5th Sunday---Being re-seasoned in our Goodness

Despite what people may claim; Christianity is truly, utterly positive about humanity.

We are created good and that goodness is never ever lost.  
We may diminish it, or bury it, but it can never ever truly be lost, because God is Good and God alone is our source of being.

Salvation is the freedom to live out our inherent goodness; to be able to express it and grow in it.  Salvation is to live as Good people, who love.

God’s grace that comes to us in the Holy Spirit, through Jesus Christ, is to empower us to act and be those Good people that we are created to be.

Our part...act on that grace.

Now, that is a moving target.  How we use God’s grace it and how we can manifest our goodness will grow and change;  we must adapt to our lives.

This means we must accept change.

This is what I sense Jesus is teaching us in the gospel.  

Think about our lives, and how they have already changed.  

The things, activities, practices, ideas that once seasoned our lives….that gave us the energy to be good, do good, and find joy in our lives; do they still do it?

What about in our marriages?  What seasons those?  What keeps that commitment joyful?

What about our faith lives?

I almost always enjoy it when people come into the confessional or want to talk with me, and they say their prayer lives are kind of boring now.  Or it is not helping them to grow.

I usually ask about their prayer life.  Often they will tell me about the classics...they say the rosary, or some other devotion; usually something they have always done since they were kids.

So I will suggest that maybe that is God’s way of saying time to change it up!  They look at me as if I had asked them to drink rat poison.  “Give up saying the rosary...give my St Jude devotion!!!  Are you insane?”  

But, if the flavor is lost, probably time to give it up.  Go find another seasoning to bring that flavor back into our lives.   Change it up.  Do something that will allow God’s grace to expand us!

Maybe it’s time to be more active; go do volunteer work; get more involved in a ministry, such as nursing home visits, or help teach in religious education; mentor others.  We need to  let ourselves be stretched.

If the flavor has gone out of our married life, what needs to be changed so as to re-capture that joy?

If any part of our lives are losing the joy, the passion that we felt; maybe Christ is saying it’s time to change it up.

But this is more than just us feeling the energy, the passion.  This has implications for our world.  Remember Love and goodness are always directed towards others.

Because there are so many people in need of that goodness and need to know of their goodness.

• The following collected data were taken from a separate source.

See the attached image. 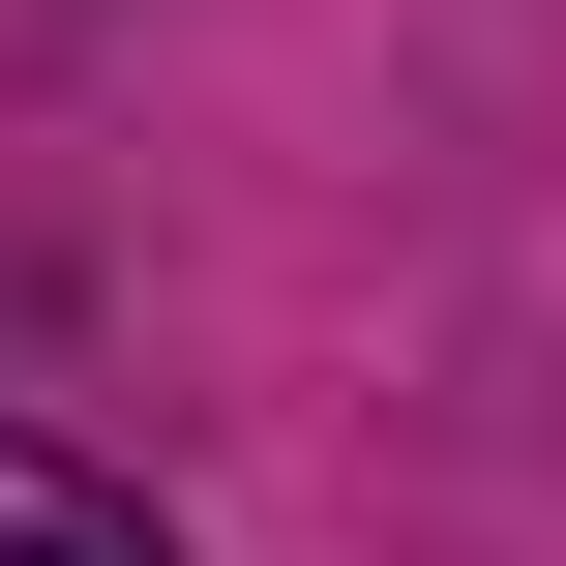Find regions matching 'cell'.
Listing matches in <instances>:
<instances>
[{
	"instance_id": "obj_1",
	"label": "cell",
	"mask_w": 566,
	"mask_h": 566,
	"mask_svg": "<svg viewBox=\"0 0 566 566\" xmlns=\"http://www.w3.org/2000/svg\"><path fill=\"white\" fill-rule=\"evenodd\" d=\"M0 566H179V537H149V507H119V478H60V448H30V418H0Z\"/></svg>"
}]
</instances>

There are so many people who are hurting right now, now only from lack of housing, and decent salaries, and all the social ills that are running through our community, but there are so many people in need of compassion, mercy, care.


There are too many people who do not know how to forgive;
Too many people who are living in loneliness
Too many people in fear.

I truly believe that as followers of Jesus Christ, we can offer to these people the love of God!  The love that is rooted in our own goodness as humans.  
It is rooted in our own passion and joy in being Christian.

This means we need to embrace that goodness, and be open to it in fresh new ways:  it is not about change for the sake of change though.

It is about discerning.

Two weeks ago, the clergy had Doug Tooke come to speak about Youth Ministry.  The priests were really attentive, because Doug did not promote a new program to buy, rather, as we all know, we need to change our culture in the parish.  

Youth ministry cannot be about classrooms anymore, nor about just giving information, that does not work.  Our kids are fleeing the Catholic faith.

There must be a change!
We need to create a culture of relationship, of mentoring, of parents talking to their kids about their own faith lives.

This transcends beyond one ministry, parish life needs to be changed;  we need to recapture the flavor of what it means to be Catholic.  Not Rules, regulations, per se;   This was the undercurrent of the Synod.

Think about the Eucharist, communion.  How long we have been told that if we don’t receive, we can’t be saved.  How many of us still hold onto this?
That is really missing the picture, because going to mass became all about getting that host, and as long as I got the host, I was good.  This is why people will come in late, and leave right after communion...they have done the “necessary” action.

Now, the language has been changing.  It is not about getting anything, but living the relationship with Christ  that the Eucharist calls us to.   

Eucharist is a living breathing personal relationship with God, that I wish would flavor our lives and inspire us to change our thoughts, to calm ourselves down in these incredibly seeming chaotic and reactive times!

Man, do I, and I think our local church, needs the seasoning.